Perubahan. The most certain thing in the world.

Relativitas. Selama ada sesuatu yang disebut kebenaran sejati, akan ada relativitas dimana-mana.

Dan suka tidak suka, cepat atau lambat, kita akan berhadapan dengan momen dimana kita harus memilih: melepaskan apa yang selama ini kita genggam, atau terus menyimpannya sampai berkarat. Tidak mempertahankan apa yang sudah usang, atau memeluknya sampai mati. Meninggalkan sofa empuk untuk meneruskan perjalanan, atau bergelung dan menutupi wajah dengan selimut. Ikut berevolusi bersama kehidupan, atau tinggal dalam kondisi yang sama selamanya.

Siapkah kita, jika suatu saat kita berhadapan dengan realitas bahwa apa yang selama ini kita pegang erat-erat telah berubah menjadi ‘kebenaran usang’ yang tak lagi beriringan dengan proses evolusi kehidupan?

Siapkah kita, jika dihadapkan dengan momen dimana kita diharuskan untuk memilih, meski kita tak ingin menetapkan satu di antara dua (atau tiga, bahkan empat)?

Siapkah kita, jika ‘tanggal kadaluarsa’ itu tiba?

Apa yang akan kita lakukan?

Saya? Saya hanya punya satu harapan, sederhana saja: semoga hati ini bisa semakin diperluas untuk terus beradaptasi dengan setiap proses evolusi kehidupan, apapun wujud dan caranya.

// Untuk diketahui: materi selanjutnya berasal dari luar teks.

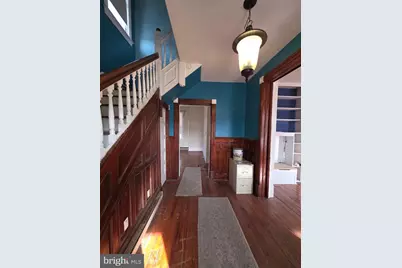 17618 Lappans Road, Saint James, MD 21781 - Photo 8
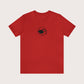 O.S. Otter T-Shirt V1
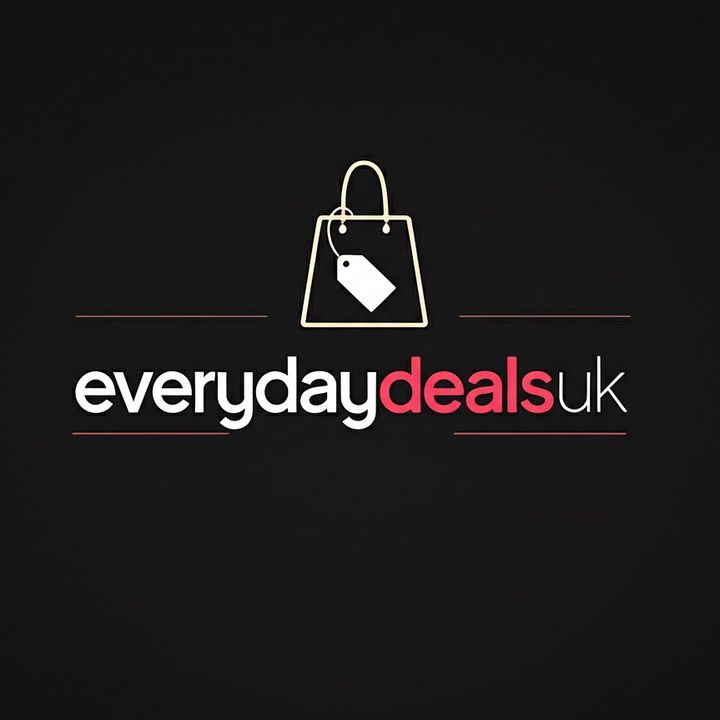 Everydaydealsuk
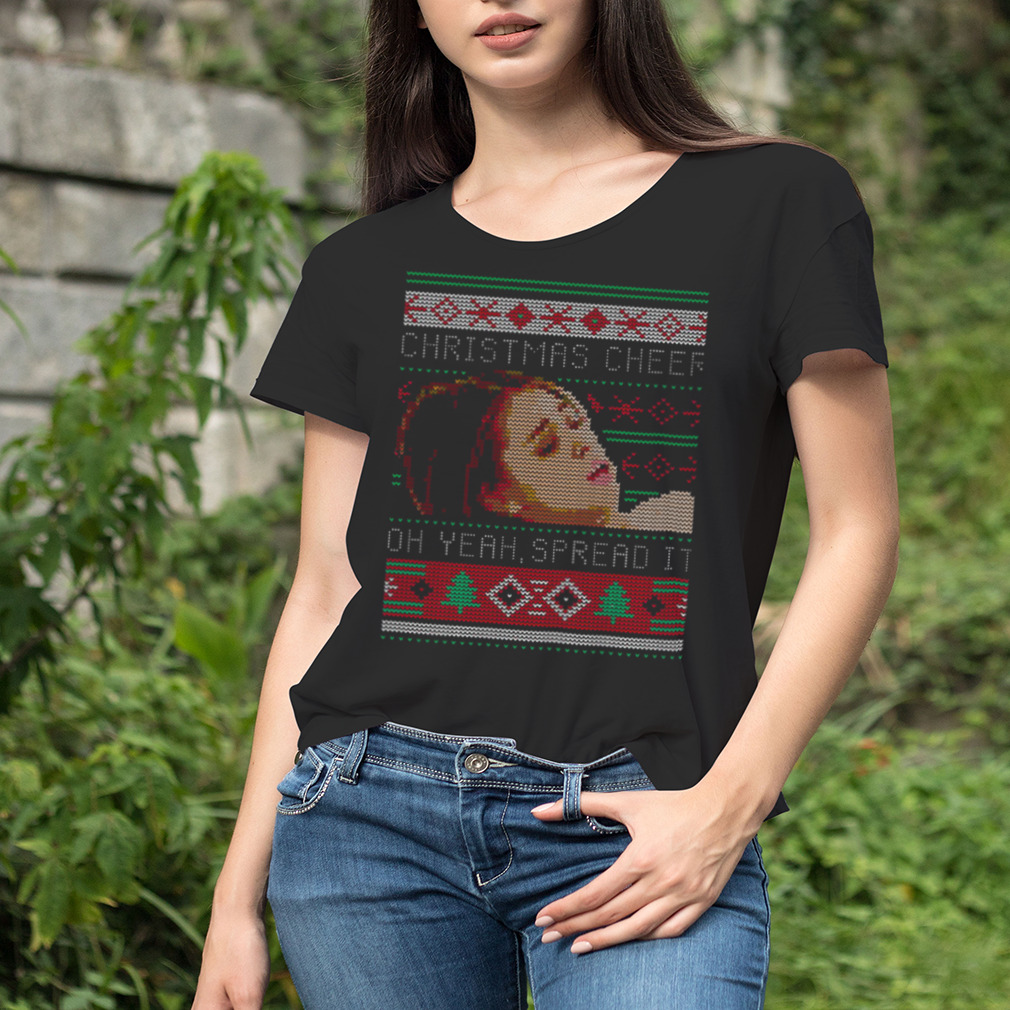 Women's tshirt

Jika tiba saatnya saya harus melonggarkan jari untuk melepas, biarlah hal itu terjadi dengan natural, sebagaimana mestinya, karena memang sudah saatnya. Jika tiba waktunya untuk berubah, biarlah saya melepas semua yang selama ini saya jalani dengan lapang dada; nyaman tidak nyaman, suka tidak suka. Ketika tiba saatnya berhadapan dengan realitas dari kehidupan yang senantiasa bergerak dinamis ini, biarlah saya memiliki kebesaran jiwa untuk menerimanya... dan bergerak bersamanya.

Ya, semoga saya bisa. :-)

1 comment:

gurubiologi said...

salam kenal Mbak Jenny, saya terharu *menyeka air mata di sudut mata* dengan tulisan ini...saya termasuk orang yang sedang berjuang keras berusaha menerima evolusi kehidupan yang terjadi pada diri sendiri...Rasanya sungguh sulit, tapi saya harus belajar ,melonggarkan jari untuk melepas dan menerima realitas...Terimakasih, saya terinspirasi, termotivasi dan ter ter lainnya..Terimakasih.